### Extract to read
========================

I recently had my feelings crushed by a friend with good intentions and bad timing. I shared a personal story with her and in response, she shared a personal criticism of me. The criticism was valid. But that never really matters, does it?
I used to drink and eat when I felt sad or confused, but now I pray and write. And eat. So I dragged my bag of chips and heavy heart upstairs to the computer that day. This is what I came up with:
Each of us, at our essence, is a beautiful bouquet of flowers … God living in us. Unfortunately, if we’re brave enough to offer our bouquet to the world, we have no other choice but to present it in the cracked vase that is our own self and has seen better days.The world has knocked us around, and has left some of us a little chipped and others in pieces on the floor. Miraculously, regardless of the degree of damage to our vase, our bouquet remains unscathed… as pristine and breathtakingly perfect as the day God gave it to us, on our first day. So when my neighbor offers me her bouquet why do I notice the imperfect instead of the perfect? Why do I need to see the broken instead of the unbreakable? Why can’t I see the bouquet for the vase? Is it because I think if I focus on how broken her vase is, she might not notice that mine is shattered?And am I even aware that all the while I am missing out on the beauty, the offering, the blessing of her bouquet? Each time I point out her cracked vase I suggest that maybe her bouquet would be better back there on the shelf, where not so many people will see it. And she starts to doubt that she ever even had a bouquet…she remembers that she’s just a cracked up old vase after all. That’s all she’s ever been, really.
I am going to ask God to show me the bouquet instead of the vase.I want to see and respond to the flowers, and to say thank you to the neighbors who offer them. Because it’s so brave to keep offering your bouquet, what with being so cracked and all. It’s like showing up at a bridal shower out of love for your friend even though you’ve spilled a latte in your lap in the car, and it appears that you’ve peed yourself. So brave.Then maybe, if my neighbor asks, I’ll try to help her patch up her vase a bit…make it a little stronger, to hold in more water and keep her bouquet fresh…but only if she asks. Otherwise I’ll just thank her for her courage and tell her how beautiful, colorful, and perfect her flowers are. How they, like everyone else’s, are the most beautiful flowers I’ve ever seen, and how they made my day. Then, if I’m feeling brave enough, and she has time….I’ll offer her mine. And I’ll ask God to shine the light on his bouquet instead of my cracked vase. And He will, but maybe he’ll also remind us both, my neighbor and I, that the cracks are where the light sneaks out. And in.
“But we have this treasure in jars of clay to show that this all-surpassing power is from God and not from us. We are hard pressed on every side, but not crushed; perplexed, but not in despair; persecuted, but not abandoned; struck down, but not destroyed.”

========================

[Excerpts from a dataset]
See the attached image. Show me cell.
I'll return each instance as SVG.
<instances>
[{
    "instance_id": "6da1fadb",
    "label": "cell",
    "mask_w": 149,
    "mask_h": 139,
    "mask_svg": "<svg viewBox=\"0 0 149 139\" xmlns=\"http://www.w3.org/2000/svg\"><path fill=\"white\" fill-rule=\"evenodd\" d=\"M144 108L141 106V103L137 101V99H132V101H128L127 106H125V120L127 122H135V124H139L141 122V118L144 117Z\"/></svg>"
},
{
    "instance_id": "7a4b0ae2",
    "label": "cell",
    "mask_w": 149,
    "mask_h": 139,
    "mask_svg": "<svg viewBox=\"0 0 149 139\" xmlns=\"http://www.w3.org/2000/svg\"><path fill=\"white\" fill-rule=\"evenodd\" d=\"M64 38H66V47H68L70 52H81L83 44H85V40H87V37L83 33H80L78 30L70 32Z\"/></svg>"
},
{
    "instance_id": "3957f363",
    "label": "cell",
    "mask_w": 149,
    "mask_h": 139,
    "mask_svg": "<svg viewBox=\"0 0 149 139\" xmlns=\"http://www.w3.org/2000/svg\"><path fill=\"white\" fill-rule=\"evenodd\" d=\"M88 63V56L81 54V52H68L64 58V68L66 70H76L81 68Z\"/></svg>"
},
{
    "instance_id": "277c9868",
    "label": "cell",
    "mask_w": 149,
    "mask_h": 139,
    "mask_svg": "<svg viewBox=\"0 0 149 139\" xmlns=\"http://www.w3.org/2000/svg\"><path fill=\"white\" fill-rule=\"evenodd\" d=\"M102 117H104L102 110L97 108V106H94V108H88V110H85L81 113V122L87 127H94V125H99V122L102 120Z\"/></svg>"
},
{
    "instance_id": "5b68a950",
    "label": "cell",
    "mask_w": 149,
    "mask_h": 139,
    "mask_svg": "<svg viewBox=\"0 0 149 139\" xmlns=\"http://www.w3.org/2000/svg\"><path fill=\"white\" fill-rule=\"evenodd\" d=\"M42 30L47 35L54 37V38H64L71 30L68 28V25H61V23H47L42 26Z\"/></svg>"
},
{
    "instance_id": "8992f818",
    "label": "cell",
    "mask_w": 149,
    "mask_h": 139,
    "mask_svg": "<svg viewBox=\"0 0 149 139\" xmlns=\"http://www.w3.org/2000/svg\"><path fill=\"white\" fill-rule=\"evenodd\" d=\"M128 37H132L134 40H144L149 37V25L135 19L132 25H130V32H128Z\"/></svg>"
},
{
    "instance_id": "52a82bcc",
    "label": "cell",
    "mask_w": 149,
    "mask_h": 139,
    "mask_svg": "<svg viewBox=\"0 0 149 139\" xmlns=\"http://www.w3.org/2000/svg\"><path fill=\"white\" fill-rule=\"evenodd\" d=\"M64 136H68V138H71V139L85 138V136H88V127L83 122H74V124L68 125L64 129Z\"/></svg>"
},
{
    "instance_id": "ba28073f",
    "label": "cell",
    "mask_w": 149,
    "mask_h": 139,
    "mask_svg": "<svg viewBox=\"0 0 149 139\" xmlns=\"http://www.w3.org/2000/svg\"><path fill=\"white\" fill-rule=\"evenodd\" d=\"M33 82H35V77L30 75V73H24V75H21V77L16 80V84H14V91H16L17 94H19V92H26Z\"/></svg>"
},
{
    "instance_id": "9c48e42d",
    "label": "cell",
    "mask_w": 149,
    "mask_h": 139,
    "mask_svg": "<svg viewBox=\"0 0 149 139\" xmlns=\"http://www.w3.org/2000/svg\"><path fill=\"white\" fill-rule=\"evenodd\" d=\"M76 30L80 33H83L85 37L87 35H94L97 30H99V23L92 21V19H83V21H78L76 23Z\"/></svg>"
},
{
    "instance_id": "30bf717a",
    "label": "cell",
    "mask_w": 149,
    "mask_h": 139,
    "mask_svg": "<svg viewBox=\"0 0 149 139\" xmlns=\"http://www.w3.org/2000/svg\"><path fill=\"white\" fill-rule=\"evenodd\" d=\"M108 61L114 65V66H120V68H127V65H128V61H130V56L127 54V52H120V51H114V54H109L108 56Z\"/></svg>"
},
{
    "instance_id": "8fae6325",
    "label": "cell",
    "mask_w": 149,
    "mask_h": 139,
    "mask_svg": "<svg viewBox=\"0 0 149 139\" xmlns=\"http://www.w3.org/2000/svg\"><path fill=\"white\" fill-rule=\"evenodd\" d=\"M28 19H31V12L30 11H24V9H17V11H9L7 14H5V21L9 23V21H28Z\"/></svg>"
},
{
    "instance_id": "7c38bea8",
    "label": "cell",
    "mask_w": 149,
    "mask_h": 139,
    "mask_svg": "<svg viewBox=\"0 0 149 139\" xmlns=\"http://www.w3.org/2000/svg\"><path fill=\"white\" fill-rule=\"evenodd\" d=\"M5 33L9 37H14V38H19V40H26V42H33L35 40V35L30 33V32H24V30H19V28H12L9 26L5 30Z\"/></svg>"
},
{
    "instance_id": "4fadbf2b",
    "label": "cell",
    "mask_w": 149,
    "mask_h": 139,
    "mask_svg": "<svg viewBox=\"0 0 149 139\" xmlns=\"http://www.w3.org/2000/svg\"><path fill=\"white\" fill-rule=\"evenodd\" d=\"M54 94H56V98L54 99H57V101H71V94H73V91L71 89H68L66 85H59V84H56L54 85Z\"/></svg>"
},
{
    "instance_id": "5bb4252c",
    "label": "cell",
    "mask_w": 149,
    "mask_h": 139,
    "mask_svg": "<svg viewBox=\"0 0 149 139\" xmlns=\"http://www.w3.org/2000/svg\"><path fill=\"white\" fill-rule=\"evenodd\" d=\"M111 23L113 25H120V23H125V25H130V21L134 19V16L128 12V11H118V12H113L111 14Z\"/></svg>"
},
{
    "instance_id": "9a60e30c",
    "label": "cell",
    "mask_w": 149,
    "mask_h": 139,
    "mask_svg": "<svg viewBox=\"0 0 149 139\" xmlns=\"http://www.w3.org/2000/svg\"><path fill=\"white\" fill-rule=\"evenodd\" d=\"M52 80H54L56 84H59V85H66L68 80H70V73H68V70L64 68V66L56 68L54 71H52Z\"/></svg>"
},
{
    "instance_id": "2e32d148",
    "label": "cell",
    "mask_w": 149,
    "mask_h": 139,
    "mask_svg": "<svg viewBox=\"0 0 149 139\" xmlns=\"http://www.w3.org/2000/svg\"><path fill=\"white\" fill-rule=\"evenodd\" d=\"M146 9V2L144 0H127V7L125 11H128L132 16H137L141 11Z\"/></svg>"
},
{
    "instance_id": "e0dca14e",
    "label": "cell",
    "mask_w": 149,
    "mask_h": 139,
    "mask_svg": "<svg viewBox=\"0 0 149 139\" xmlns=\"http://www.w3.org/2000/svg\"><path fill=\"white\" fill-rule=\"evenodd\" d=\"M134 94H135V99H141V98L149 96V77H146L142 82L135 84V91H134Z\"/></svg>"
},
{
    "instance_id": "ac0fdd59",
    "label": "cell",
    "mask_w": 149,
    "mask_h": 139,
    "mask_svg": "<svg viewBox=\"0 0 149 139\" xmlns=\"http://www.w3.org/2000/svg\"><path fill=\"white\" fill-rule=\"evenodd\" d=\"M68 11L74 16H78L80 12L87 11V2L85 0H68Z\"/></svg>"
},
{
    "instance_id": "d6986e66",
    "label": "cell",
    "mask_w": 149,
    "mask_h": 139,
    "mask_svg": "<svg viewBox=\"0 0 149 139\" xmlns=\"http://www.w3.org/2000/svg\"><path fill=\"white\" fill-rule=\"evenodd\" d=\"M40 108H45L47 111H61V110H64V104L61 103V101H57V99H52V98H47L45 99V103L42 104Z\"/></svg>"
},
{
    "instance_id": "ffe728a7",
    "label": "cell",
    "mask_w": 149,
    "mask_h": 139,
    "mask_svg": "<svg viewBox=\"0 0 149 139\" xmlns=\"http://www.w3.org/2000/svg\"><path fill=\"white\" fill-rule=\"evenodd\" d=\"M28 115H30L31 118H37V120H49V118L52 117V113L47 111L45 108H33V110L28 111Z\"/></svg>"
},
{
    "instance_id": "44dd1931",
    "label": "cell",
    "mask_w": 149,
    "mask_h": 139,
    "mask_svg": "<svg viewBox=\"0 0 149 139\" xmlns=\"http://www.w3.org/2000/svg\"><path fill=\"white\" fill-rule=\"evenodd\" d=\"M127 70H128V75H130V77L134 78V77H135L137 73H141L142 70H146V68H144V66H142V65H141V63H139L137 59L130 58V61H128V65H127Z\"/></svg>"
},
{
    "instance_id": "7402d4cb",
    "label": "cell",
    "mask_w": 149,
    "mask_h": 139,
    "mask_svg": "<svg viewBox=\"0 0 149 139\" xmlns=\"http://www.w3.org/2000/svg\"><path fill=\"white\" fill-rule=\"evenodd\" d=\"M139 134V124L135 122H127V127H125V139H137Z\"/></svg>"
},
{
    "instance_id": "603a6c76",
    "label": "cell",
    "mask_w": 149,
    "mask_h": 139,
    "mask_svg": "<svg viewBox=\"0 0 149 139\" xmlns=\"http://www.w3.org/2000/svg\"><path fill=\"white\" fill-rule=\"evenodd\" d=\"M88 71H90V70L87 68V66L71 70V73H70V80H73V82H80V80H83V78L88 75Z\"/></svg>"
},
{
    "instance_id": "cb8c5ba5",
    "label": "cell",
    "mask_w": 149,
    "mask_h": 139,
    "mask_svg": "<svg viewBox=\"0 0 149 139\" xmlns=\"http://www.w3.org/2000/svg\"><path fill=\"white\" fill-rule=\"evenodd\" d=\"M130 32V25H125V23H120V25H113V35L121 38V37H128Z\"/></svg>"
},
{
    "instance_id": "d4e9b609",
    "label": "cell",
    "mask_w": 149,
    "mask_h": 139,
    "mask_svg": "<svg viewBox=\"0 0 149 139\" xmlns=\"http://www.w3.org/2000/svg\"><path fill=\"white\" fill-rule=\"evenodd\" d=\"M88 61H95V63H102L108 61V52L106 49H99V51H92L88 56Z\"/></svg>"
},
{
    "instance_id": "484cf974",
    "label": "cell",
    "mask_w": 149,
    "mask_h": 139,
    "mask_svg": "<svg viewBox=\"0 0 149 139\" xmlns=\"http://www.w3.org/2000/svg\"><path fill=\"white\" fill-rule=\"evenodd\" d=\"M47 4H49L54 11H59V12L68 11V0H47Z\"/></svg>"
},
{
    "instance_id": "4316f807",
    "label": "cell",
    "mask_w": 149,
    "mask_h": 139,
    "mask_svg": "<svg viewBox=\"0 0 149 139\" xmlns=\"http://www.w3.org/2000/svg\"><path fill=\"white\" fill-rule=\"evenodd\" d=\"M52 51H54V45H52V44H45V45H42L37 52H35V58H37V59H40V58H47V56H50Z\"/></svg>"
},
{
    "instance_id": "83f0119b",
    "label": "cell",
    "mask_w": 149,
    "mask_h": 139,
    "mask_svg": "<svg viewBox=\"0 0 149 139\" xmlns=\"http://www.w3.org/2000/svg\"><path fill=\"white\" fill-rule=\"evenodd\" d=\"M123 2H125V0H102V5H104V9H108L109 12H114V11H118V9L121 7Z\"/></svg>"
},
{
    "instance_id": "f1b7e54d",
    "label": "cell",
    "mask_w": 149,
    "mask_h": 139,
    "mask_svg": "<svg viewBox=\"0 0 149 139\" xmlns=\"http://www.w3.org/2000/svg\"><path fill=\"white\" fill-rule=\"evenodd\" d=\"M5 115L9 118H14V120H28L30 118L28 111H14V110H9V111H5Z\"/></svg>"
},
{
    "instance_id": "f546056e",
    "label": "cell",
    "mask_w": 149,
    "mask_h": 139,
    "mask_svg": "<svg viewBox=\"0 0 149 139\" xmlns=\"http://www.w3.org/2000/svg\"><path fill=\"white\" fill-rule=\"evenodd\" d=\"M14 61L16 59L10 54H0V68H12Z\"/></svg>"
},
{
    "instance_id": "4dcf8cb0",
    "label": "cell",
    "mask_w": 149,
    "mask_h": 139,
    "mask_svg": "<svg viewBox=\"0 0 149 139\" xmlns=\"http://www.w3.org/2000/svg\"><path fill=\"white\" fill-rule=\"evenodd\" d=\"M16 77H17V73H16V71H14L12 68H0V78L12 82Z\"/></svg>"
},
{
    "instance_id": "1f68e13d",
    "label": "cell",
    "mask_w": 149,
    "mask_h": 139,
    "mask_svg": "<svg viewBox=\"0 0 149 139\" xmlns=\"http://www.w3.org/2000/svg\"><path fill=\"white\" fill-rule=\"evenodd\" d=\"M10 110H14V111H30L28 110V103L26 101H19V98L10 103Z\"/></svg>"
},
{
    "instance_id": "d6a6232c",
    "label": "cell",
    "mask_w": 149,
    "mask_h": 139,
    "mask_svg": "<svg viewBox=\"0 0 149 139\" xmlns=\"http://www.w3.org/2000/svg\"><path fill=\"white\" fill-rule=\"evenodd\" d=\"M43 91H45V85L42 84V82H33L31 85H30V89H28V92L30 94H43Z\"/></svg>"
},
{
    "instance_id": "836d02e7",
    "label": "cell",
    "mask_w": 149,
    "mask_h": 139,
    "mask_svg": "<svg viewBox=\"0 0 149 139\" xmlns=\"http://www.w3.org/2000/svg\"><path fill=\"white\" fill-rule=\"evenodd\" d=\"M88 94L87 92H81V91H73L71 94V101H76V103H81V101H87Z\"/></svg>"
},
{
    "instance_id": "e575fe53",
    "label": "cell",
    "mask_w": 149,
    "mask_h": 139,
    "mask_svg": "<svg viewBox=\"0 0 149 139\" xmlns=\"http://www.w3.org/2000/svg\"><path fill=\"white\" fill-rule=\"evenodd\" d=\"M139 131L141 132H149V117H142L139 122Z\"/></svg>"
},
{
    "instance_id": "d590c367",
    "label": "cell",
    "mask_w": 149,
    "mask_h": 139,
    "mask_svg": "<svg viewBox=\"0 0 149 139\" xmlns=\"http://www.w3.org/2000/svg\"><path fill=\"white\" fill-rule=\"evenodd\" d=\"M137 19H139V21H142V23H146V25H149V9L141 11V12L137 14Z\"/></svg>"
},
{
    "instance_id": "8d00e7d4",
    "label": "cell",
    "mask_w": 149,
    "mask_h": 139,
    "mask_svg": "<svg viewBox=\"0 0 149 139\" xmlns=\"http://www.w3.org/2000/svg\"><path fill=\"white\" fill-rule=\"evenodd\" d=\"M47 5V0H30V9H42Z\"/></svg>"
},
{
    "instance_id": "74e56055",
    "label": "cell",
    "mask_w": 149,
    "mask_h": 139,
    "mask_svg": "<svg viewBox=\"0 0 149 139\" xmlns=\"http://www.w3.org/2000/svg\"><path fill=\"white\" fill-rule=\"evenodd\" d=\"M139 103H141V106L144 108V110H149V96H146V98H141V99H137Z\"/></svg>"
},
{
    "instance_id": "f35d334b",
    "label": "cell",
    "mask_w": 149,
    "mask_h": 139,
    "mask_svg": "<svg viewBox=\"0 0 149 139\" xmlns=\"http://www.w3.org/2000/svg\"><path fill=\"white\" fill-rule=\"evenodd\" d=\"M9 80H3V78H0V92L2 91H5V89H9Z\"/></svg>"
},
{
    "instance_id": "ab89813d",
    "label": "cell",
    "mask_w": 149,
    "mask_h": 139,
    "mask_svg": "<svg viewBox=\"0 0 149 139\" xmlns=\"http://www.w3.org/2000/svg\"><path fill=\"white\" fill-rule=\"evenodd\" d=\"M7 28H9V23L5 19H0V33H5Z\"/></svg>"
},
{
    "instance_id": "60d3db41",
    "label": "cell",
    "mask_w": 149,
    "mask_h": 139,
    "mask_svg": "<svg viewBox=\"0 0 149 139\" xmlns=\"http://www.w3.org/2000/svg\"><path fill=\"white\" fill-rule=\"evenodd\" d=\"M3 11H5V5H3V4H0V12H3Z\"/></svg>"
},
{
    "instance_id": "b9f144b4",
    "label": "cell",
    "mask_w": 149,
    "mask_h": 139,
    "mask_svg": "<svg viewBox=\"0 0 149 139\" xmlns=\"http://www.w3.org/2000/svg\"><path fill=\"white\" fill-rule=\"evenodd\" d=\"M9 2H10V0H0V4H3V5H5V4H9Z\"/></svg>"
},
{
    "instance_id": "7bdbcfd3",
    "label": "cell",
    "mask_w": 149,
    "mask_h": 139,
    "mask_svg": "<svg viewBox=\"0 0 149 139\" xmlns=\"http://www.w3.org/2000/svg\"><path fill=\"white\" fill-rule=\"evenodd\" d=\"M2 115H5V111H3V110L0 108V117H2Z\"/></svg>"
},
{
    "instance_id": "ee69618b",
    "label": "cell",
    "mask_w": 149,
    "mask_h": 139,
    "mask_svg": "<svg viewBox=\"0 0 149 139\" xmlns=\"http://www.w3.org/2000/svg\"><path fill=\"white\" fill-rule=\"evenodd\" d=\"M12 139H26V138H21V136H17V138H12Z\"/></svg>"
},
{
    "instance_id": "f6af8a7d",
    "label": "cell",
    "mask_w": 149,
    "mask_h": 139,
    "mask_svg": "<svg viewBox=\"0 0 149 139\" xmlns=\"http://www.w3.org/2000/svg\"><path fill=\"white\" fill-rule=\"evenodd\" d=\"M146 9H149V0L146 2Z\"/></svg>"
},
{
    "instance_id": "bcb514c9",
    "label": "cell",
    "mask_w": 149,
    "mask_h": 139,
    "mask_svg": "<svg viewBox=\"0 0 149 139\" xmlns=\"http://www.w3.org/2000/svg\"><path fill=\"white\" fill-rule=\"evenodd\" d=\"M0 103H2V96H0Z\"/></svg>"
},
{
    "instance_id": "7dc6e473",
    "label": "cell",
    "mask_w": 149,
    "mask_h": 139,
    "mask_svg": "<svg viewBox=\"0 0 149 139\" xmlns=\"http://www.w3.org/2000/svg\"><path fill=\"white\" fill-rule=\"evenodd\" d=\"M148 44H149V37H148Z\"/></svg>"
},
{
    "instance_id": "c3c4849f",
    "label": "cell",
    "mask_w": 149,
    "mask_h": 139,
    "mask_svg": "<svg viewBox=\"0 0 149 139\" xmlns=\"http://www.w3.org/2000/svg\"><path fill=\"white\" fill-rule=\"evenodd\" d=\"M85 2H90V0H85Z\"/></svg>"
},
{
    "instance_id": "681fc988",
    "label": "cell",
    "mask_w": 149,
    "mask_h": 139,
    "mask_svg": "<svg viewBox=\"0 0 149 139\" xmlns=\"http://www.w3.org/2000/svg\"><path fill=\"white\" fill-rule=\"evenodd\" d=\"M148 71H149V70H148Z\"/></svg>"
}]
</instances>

========================

### Problems and tasks
1. Copy the passage from the essay about the bouquet and the cracked vase, starting with "I recently had" and going on through "matters, does it?".
2. In the essay about the bouquet and the cracked vase, why does the writer want to thank the neighbors who offer their bouquets? Answer in one to three sentences.
3. The essay about the bouquet and the cracked vase ends with a quoted verse. List each hardship that verse names, paired with the outcome it says does not follow.

### Expected results
1.
I recently had my feelings crushed by a friend with good intentions and bad timing. I shared a personal story with her and in response, she shared a personal criticism of me. The criticism was valid. But that never really matters, does it?

2. The writer wants to thank them because it is so brave to keep offering a bouquet while being so cracked.

3.
- Hard pressed on every side, but not crushed
- Perplexed, but not in despair
- Persecuted, but not abandoned
- Struck down, but not destroyed